▸ **WORKING DATA**

%%

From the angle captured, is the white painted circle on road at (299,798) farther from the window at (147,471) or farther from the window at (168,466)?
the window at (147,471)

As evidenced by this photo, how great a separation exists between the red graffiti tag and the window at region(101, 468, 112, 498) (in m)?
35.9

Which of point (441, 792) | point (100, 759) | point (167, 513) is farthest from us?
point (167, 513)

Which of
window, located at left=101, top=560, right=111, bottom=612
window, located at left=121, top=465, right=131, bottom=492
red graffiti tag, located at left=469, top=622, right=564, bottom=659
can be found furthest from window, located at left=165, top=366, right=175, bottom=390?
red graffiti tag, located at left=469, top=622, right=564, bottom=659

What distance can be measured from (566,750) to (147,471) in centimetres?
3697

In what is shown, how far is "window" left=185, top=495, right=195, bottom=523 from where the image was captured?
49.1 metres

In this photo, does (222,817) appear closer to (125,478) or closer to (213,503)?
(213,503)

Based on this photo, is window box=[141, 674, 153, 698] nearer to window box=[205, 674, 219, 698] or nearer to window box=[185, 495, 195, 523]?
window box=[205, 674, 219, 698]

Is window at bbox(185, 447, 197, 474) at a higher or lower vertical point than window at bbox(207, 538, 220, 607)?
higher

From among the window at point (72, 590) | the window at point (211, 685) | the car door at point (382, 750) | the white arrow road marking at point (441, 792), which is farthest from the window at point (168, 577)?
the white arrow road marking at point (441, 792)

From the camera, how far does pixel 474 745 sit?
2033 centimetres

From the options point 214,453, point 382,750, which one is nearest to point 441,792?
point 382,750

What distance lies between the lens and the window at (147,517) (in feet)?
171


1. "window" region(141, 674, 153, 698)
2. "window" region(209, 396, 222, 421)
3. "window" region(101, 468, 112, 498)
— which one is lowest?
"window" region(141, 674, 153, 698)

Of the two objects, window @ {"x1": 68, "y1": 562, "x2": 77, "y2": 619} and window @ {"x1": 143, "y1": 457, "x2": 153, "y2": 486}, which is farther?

%%

▸ **WRITTEN INSTRUCTION**
Copy only this span: the line that contains "What distance can", the last line, and every line between them.

▸ **RESPONSE BELOW**
What distance can be measured from (566,750) to (147,471) in centimetres?
3697

In what is shown, how far is "window" left=185, top=495, right=195, bottom=523 from where the image was captured?
49.1 metres

In this photo, does (222,817) appear closer to (125,478) or closer to (213,503)?
(213,503)

Based on this photo, is window box=[141, 674, 153, 698] nearer to window box=[205, 674, 219, 698] or nearer to window box=[185, 495, 195, 523]?
window box=[205, 674, 219, 698]

Is window at bbox(185, 447, 197, 474) at a higher or lower vertical point than window at bbox(207, 538, 220, 607)?
higher

From among the window at point (72, 590) | the window at point (211, 685) | the car door at point (382, 750) | the white arrow road marking at point (441, 792), which is farthest from the window at point (168, 577)?
the white arrow road marking at point (441, 792)

From the camera, how far does pixel 474 745 sit?
2033 centimetres

From the options point 214,453, point 382,750, which one is nearest to point 441,792?
point 382,750

What distance lies between the lens and the window at (147,517) (in feet)?
171


1. "window" region(141, 674, 153, 698)
2. "window" region(209, 396, 222, 421)
3. "window" region(101, 468, 112, 498)
— which one is lowest?
"window" region(141, 674, 153, 698)

Of the two objects, window @ {"x1": 68, "y1": 562, "x2": 77, "y2": 619} and window @ {"x1": 143, "y1": 457, "x2": 153, "y2": 486}, which is farther?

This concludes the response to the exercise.